- **WORK INSTRUCTIONS**
Turn the stretch from the line containing "In the image on display, from" through the line containing "Answer: the fence", both included, into a Markdown table with columns Row and Line. Skip blank lines and number each remaining line in order.
━━ WORKING DATA
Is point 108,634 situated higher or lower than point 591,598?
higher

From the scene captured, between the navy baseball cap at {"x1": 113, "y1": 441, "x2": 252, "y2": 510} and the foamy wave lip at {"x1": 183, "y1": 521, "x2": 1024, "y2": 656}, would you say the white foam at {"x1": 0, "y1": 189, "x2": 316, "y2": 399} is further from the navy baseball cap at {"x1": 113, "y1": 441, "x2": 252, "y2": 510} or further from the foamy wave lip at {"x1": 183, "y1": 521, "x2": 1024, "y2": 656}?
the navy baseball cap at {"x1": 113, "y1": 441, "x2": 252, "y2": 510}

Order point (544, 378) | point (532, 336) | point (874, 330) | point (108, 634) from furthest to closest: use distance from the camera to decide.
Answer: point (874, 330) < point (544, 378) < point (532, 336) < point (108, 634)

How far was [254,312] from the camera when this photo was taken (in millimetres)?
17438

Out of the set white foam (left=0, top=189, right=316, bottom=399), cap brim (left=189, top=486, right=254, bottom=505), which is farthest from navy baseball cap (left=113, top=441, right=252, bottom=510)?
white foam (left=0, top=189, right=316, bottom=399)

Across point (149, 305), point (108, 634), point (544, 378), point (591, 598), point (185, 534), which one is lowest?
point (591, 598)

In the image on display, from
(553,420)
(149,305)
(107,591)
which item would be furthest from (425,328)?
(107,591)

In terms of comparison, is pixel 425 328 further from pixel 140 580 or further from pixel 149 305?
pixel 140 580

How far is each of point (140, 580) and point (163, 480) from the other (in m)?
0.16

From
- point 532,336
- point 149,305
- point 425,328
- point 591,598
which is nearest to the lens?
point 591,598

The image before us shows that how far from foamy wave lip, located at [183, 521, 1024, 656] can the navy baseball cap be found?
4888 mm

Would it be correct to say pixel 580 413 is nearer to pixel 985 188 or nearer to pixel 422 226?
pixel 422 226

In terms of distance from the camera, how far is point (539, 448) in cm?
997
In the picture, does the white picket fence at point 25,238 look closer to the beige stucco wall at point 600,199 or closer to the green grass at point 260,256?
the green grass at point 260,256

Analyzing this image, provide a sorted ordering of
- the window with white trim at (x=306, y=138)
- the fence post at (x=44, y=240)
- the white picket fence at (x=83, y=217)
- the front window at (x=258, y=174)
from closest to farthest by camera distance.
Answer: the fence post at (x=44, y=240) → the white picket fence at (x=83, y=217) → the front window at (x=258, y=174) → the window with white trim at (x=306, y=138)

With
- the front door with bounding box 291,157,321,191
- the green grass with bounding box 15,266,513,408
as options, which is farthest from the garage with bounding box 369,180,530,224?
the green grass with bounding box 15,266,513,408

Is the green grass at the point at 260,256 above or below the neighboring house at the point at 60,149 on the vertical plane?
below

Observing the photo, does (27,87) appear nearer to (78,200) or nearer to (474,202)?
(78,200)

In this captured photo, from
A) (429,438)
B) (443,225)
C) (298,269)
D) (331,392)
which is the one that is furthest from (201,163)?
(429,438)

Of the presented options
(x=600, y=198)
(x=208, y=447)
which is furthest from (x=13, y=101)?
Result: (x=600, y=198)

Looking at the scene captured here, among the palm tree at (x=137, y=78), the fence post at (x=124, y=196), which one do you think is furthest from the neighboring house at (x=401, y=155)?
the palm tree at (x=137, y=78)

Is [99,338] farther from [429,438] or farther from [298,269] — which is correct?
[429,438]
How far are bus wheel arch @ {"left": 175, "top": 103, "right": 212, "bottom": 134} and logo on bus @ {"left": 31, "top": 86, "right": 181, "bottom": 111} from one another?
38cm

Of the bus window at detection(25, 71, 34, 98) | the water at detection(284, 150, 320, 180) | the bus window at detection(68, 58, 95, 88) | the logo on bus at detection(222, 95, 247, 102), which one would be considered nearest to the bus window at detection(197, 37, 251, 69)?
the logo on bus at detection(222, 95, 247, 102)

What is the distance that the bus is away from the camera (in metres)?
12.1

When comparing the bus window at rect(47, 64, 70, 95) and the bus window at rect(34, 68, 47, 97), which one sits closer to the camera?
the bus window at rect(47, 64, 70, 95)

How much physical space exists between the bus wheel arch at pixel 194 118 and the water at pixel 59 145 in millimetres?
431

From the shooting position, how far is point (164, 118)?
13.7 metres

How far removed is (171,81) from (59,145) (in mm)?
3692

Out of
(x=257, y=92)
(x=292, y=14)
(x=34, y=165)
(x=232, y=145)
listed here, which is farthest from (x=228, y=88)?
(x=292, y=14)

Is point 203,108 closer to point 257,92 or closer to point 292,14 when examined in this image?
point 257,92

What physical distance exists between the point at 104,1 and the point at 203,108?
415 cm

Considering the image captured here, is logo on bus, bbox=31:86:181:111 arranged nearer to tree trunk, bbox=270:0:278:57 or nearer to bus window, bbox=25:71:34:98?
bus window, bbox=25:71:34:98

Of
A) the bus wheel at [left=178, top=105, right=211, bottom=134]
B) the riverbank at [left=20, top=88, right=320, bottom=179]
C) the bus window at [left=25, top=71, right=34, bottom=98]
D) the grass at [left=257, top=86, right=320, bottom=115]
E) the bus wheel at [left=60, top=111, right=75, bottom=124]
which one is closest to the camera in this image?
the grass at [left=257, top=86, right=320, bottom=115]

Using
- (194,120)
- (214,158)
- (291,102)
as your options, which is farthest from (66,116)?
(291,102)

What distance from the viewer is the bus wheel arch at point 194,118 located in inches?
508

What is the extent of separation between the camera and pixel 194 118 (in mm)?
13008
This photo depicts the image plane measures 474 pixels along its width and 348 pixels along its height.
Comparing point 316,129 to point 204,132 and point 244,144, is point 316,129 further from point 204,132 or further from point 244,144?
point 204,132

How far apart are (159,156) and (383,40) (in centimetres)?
━━━━
- **CORRECT ANSWER**
| Row | Line |
|---|---|
| 1 | In the image on display, from |
| 2 | (553,420) |
| 3 | (149,305) |
| 4 | (107,591) |
| 5 | which item would be furthest from (425,328)? |
| 6 | (107,591) |
| 7 | In terms of comparison, is pixel 425 328 further from pixel 140 580 or further from pixel 149 305? |
| 8 | pixel 140 580 |
| 9 | How far is each of point (140, 580) and point (163, 480) from the other (in m)? |
| 10 | 0.16 |
| 11 | From |
| 12 | - point 532,336 |
| 13 | - point 149,305 |
| 14 | - point 425,328 |
| 15 | - point 591,598 |
| 16 | which is nearest to the lens? |
| 17 | point 591,598 |
| 18 | The image before us shows that how far from foamy wave lip, located at [183, 521, 1024, 656] can the navy baseball cap be found? |
| 19 | 4888 mm |
| 20 | Would it be correct to say pixel 580 413 is nearer to pixel 985 188 or nearer to pixel 422 226? |
| 21 | pixel 422 226 |
| 22 | In terms of distance from the camera, how far is point (539, 448) in cm? |
| 23 | 997 |
| 24 | In the picture, does the white picket fence at point 25,238 look closer to the beige stucco wall at point 600,199 or closer to the green grass at point 260,256? |
| 25 | the green grass at point 260,256 |
| 26 | Analyzing this image, provide a sorted ordering of |
| 27 | - the window with white trim at (x=306, y=138) |
| 28 | - the fence post at (x=44, y=240) |
| 29 | - the white picket fence at (x=83, y=217) |
| 30 | - the front window at (x=258, y=174) |
| 31 | from closest to farthest by camera distance. |
| 32 | Answer: the fence post at (x=44, y=240) → the white picket fence at (x=83, y=217) → the front window at (x=258, y=174) → the window with white trim at (x=306, y=138) |